A face is a shape. No. A face is a feeling that we express. Still no. A face is a thousand shards of stories, traumas and opinions neatly zipped up in a singular expression. Ah, yes.
Improv is the process of unzipping your everyday skin and peeking at the layers that lie asleep inside. Maybe you find an old soul trapped in a young body. Perhaps you stumble on someone who wears confidence like a coat. Or maybe you discover a version of yourself that screams the words you never said, that sheds the skin you yearned to outgrow.
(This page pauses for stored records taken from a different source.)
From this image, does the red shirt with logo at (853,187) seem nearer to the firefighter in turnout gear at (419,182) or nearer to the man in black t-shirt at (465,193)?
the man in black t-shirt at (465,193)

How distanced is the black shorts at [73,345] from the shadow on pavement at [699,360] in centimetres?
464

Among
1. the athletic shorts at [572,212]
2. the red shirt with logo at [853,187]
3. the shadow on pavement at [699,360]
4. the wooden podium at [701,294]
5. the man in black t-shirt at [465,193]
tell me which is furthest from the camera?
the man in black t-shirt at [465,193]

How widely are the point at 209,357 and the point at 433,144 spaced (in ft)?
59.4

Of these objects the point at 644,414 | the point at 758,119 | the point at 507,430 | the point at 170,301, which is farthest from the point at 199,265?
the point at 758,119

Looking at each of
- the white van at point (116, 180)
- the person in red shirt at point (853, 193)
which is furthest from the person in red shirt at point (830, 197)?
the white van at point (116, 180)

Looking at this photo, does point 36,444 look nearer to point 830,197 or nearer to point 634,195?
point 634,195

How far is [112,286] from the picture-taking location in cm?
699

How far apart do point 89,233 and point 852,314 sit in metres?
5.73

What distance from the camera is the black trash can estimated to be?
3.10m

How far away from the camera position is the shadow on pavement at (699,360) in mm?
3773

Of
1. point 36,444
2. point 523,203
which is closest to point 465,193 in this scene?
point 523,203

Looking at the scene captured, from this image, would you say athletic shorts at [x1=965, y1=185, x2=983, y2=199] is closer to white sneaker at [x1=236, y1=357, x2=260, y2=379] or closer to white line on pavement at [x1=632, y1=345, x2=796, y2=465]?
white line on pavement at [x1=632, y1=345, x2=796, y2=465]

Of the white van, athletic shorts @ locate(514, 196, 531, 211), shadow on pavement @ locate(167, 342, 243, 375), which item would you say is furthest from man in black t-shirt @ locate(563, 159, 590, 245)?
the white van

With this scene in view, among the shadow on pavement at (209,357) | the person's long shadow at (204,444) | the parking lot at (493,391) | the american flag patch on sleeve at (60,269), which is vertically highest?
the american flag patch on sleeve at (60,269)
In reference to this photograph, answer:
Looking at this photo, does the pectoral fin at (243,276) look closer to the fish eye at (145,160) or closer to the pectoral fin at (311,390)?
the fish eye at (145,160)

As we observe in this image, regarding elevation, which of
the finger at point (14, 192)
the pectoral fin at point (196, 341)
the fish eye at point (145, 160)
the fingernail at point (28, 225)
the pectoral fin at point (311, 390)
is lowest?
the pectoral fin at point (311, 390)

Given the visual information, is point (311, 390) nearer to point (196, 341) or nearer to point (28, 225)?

The true delight in finding a new face is when that face collides with someone else’s. Perhaps your improv partner asks you to name things you might find at a military base and you triumphantly yell “porridge” as if it’s the most obvious thing in the world. This interaction is utterly unremarkable and exquisitely beautiful at the same time. Something that seems abundantly obvious to you (the military must eat breakfast, after all), is entirely unexpected by the military base that exists in your partner’s conscious mind. When a gap in obviousness seeps into the soul of an interaction, humour and vulnerability are born.
Obviousness is a curious concept. It claims to sit upon a throne of objectivity but when you dig a little deeper, it betrays its true subjective nature. Let’s call this “subjective obviousness”. There is immense creative power that lies within subjective obviousness. A simple shift in accent, tone or gesture can dramatically alter the way your partner reacts to your face. A coy glance interpreted as a murderous glare extends an offer before you’ve even uttered a word. A Japanese business partner who interprets “no” as “yes” opens the door to a brand new opportunity.
Remember: what’s obvious to you isn’t obvious to everyone else. Unzip your skin and paint your friends, colleagues and partners in a silhouette of trust. Do the obvious, be the obvious, state the obvious. You never know what you might discover.